**Goal:**
Word for word, repeat the entries, minus the pictures.

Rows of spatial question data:

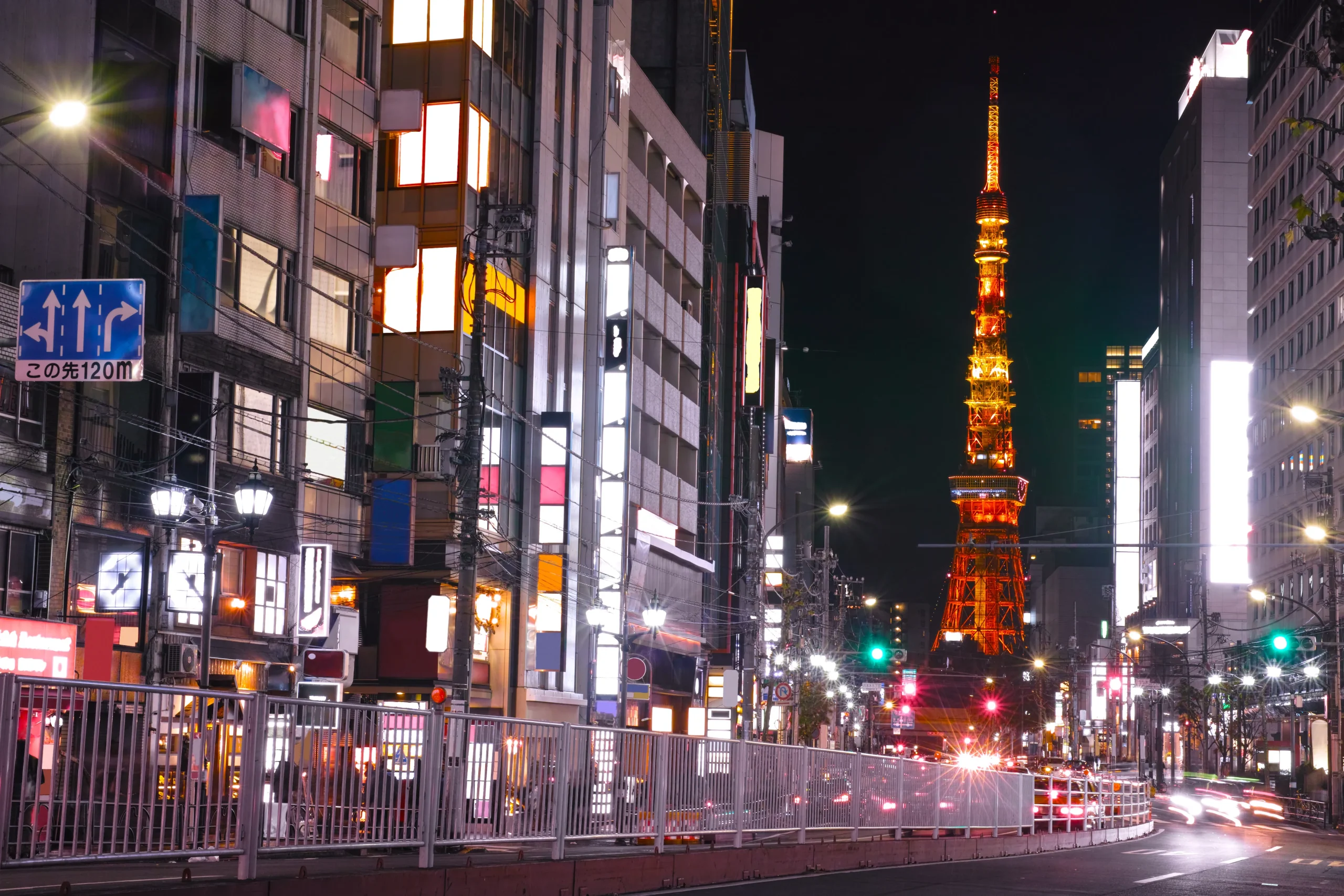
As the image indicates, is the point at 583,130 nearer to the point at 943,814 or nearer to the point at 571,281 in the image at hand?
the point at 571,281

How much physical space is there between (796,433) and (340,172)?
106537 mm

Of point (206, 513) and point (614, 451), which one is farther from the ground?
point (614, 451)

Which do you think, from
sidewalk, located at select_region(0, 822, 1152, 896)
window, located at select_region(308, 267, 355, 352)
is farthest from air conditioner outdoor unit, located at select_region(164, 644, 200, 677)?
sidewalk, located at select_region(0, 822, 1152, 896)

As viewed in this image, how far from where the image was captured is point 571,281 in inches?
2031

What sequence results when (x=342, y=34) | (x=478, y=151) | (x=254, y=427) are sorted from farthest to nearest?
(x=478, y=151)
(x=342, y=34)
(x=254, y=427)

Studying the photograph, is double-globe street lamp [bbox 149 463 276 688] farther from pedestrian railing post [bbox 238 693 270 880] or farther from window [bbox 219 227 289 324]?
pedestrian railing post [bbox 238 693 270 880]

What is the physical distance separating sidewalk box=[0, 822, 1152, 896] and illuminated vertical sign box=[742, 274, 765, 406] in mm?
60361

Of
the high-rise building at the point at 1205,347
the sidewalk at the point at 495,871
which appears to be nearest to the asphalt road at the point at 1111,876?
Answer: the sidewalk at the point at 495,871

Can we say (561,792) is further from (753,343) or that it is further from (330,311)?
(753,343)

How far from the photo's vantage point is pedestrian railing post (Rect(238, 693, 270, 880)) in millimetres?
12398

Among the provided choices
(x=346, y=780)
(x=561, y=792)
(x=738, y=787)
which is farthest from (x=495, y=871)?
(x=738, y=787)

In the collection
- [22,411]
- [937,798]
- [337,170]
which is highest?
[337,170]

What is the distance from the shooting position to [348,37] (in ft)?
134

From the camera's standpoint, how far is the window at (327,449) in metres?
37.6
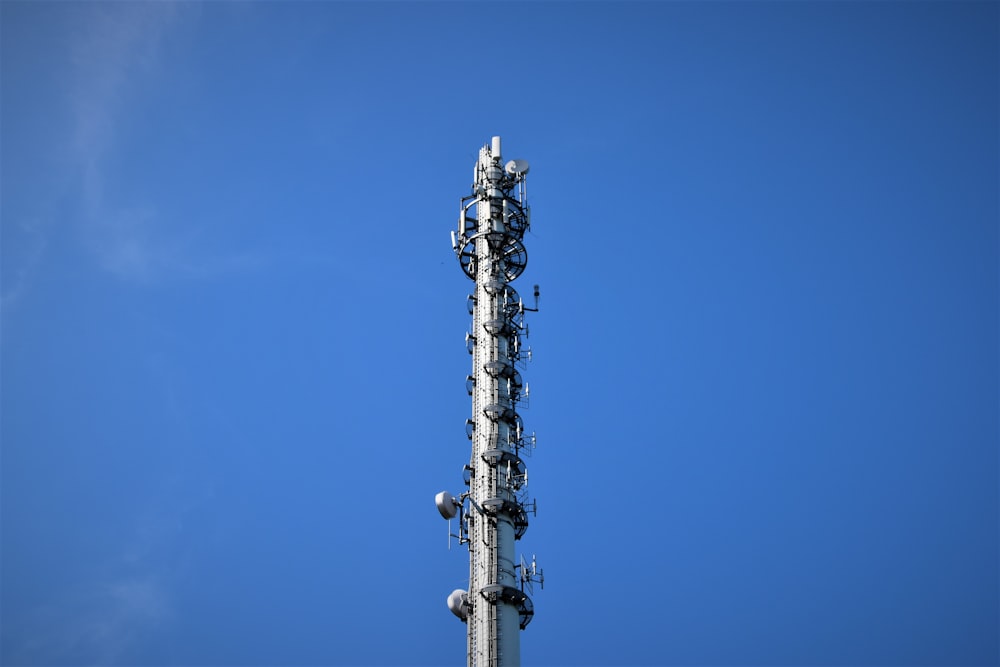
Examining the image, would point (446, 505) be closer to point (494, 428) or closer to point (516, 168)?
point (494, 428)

**In response:**
As the image indicates, is the point at 583,130 nearer to the point at 943,814 or nearer to the point at 571,281 in the image at hand?
the point at 571,281

How much physical space is there between (796,433) and (340,172)?
106537 mm

Of point (206, 513) and point (614, 451), which one is farther from the ground?
point (614, 451)

Which do you think, from
sidewalk, located at select_region(0, 822, 1152, 896)
window, located at select_region(308, 267, 355, 352)
is farthest from air conditioner outdoor unit, located at select_region(164, 644, 200, 677)?
sidewalk, located at select_region(0, 822, 1152, 896)

As viewed in this image, how far from where the image was captured is point 571,281 in inches?
2031

What sequence results when (x=342, y=34) | (x=478, y=151) | (x=254, y=427) are sorted from farthest to nearest?
(x=478, y=151)
(x=342, y=34)
(x=254, y=427)

Studying the photograph, is double-globe street lamp [bbox 149 463 276 688] farther from pedestrian railing post [bbox 238 693 270 880] or farther from window [bbox 219 227 289 324]?
pedestrian railing post [bbox 238 693 270 880]

What is the physical distance separating sidewalk box=[0, 822, 1152, 896] and illuminated vertical sign box=[742, 274, 765, 406] in mm?
60361

Of
the high-rise building at the point at 1205,347
the sidewalk at the point at 495,871
which appears to be nearest to the asphalt road at the point at 1111,876?
Answer: the sidewalk at the point at 495,871

Can we say (561,792) is further from (753,343) or that it is further from (330,311)?
(753,343)

How far from the photo's vantage point is pedestrian railing post (Rect(238, 693, 270, 880)) in millimetres?
12398

Among the provided choices
(x=346, y=780)
(x=561, y=792)
(x=738, y=787)
which is farthest from (x=495, y=871)?
(x=738, y=787)

In the collection
- [22,411]
- [937,798]
- [337,170]
which is highest?
[337,170]

What is the distance from the shooting position to [348,37] (in ft)?
134

From the camera's standpoint, how far is the window at (327,449) in metres?
37.6
Examining the image, would point (446, 505) be closer to point (494, 428) or closer to point (516, 168)?
point (494, 428)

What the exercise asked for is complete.